§ Document source:
---

Il y a quelques années je découvre par hasard, en feuilletant la presse régionale à l’occasion d’autres recherches, les courtes mentions des 17 ou 18 assassinats de Maghrébins, essentiellement des Algériens commis cet été-là. La presse régionale les présente comme des faits divers très ordinaires. Militante à l’époque en région parisienne, je n’en avais jamais entendu parler, donc je m’y intéresse. Ces crimes ne sont certes pas « exceptionnels » au sens où ils s’insèrent dans une longue suite de violences racistes dans la région. Mais très vite, ces faits divers-là m’apparaissent comme lourdement « porteurs d’Histoire » pour deux raisons principales.

La première : cette vague de 17 ou 18 assassinats racistes se produit dans un laps de temps très court. Elle commence dans la nuit du 28 aout 1973, au soir de l’enterrement d’un traminot marseillais assassiné par un Algérien, accompagné jusqu’au cimetière par un cortège de plus de cinq mille personnes dont les militants syndicaux qui l’encadrent ont beaucoup de mal à empêcher les débordements racistes. Le premier assassinat a lieu dans la nuit du 28, un jeune de 16 ans abattu à l’arme de poing, suivi, en à peine deux jours, de deux autres meurtres, un Algérien le crâne fracassé à la hache le long d’une ligne de chemin de fer, un troisième retrouvé mort dans une mare de sang à l’Estaque.

Le mode opératoire pendant l’ensemble de la « vague » est bien marqué. Les assassinats ne sont jamais revendiqués. Ils sont commis la nuit, par des individus isolés ou en tout petits groupes, avec des armes diverses, souvent des pistolets ou des fusils à canon scié, mais aussi des armes très artisanales, crânes fracassés à coups de pierre ou de hache, chutes dans le Vieux Port. Je verrais bien les assassins comme des alcoolos qui sentent subitement le besoin de « s’en faire un ». Il existe aussi pendant le même temps quelques attaques de foyers immigrés aux cocktails Molotov, mais cela me semble marginal, lié au climat de haine raciste d’une extrême violence, affichée dans toute la ville. Des groupes comme le tout jeune Front National ou Ordre Nouveau moribond jouent un rôle, mais marginal. La « couveuse » de la campagne d’assassinats me semble être le « Comité de Défense des Marseillais », une organisation éphémère créée le jour de l’assassinat du traminot, dont le siège social est à l’adresse du Front national de Marseille mais dont le lieu de réunion est le café du célèbre Théo Balalas, émigré grec bien connu dans toute la ville, grand ami des survivants de l’OAS et des colonels dictateurs au pouvoir en Grèce dans ces années là.Dans son café, se rencontrent quelques fortes personnalités locales autour d’un grand nombre de verres de pastis, c’est un lieu de bouillonnement, de rencontres et d’entrecroisements plus que de décisions centralisées. Les auteurs des crimes sont connus de beaucoup de gens dans la ville, mais tout le monde se tait, d’ailleurs personne ne pose de questions. 17 ou 18 assassinats, il n’y aura aucun procès. Ils sont couverts par un très large pan de la population, y compris, bien sûr, police et justice. Nous sommes bien au-delà du fait divers, ces meurtres expriment « l’esprit d’un peuple » à un moment donné de son histoire. Et ensuite, les criminels et leurs crimes disparaissent des mémoires, de l’histoire, ils sont ensevelis pour des années. Ce qui, de nouveau, en dit beaucoup sur la France et son rapport à sa propre histoire. Fascinant.

---

§ Données fournies:
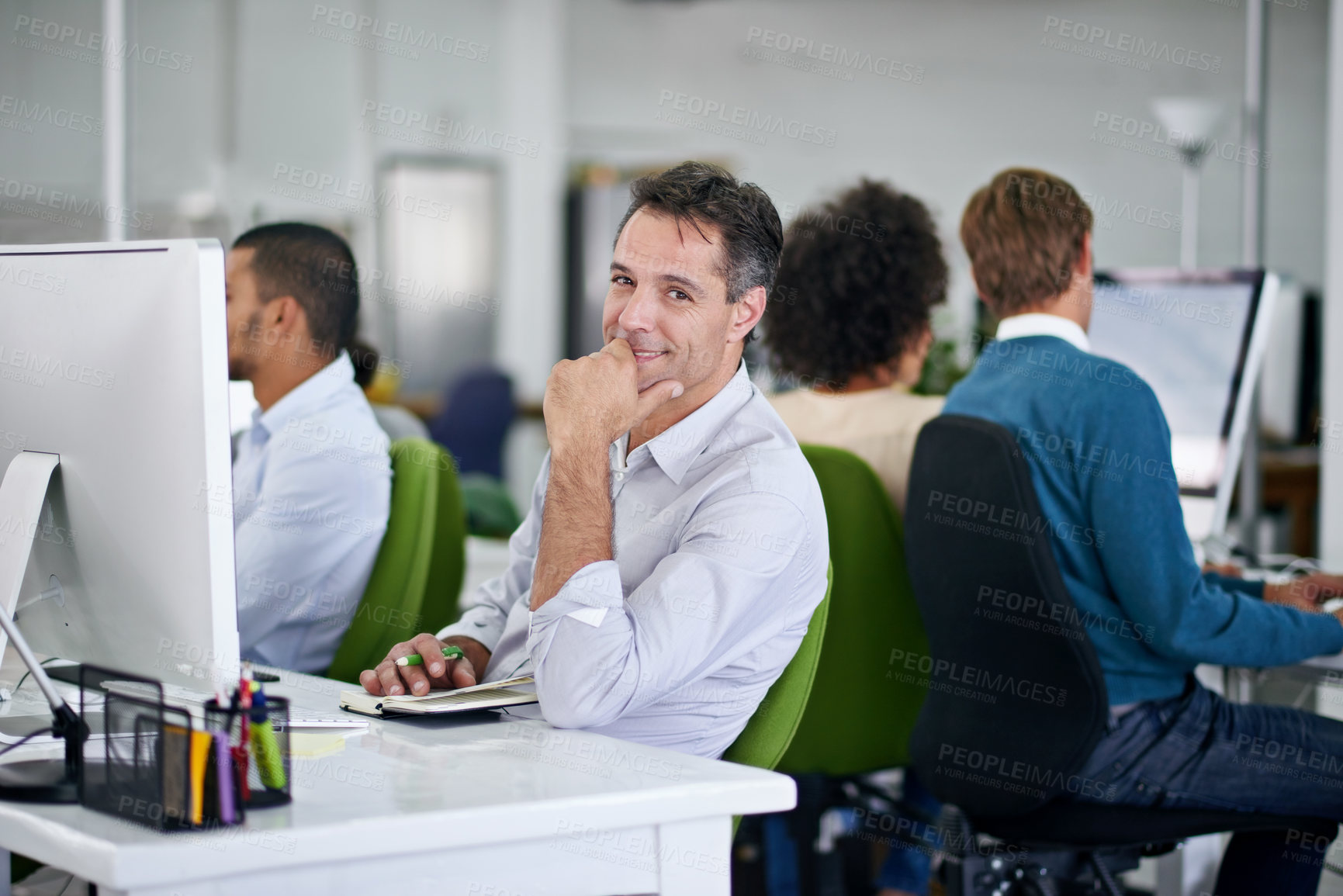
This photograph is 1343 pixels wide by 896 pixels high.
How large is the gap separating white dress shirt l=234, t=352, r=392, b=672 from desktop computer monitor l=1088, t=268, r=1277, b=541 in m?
1.50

---

§ Consigne A: Reproduisez le passage du document source qui commence par les mots « La première : cette » et s'achève sur « sang à l’Estaque. ».
§ Consigne B: D'après le document source, où se réunissait le « Comité de Défense des Marseillais » ?

§ Réponse rédigée A:
La première : cette vague de 17 ou 18 assassinats racistes se produit dans un laps de temps très court. Elle commence dans la nuit du 28 aout 1973, au soir de l’enterrement d’un traminot marseillais assassiné par un Algérien, accompagné jusqu’au cimetière par un cortège de plus de cinq mille personnes dont les militants syndicaux qui l’encadrent ont beaucoup de mal à empêcher les débordements racistes. Le premier assassinat a lieu dans la nuit du 28, un jeune de 16 ans abattu à l’arme de poing, suivi, en à peine deux jours, de deux autres meurtres, un Algérien le crâne fracassé à la hache le long d’une ligne de chemin de fer, un troisième retrouvé mort dans une mare de sang à l’Estaque.

§ Réponse rédigée B: Au café de Théo Balalas.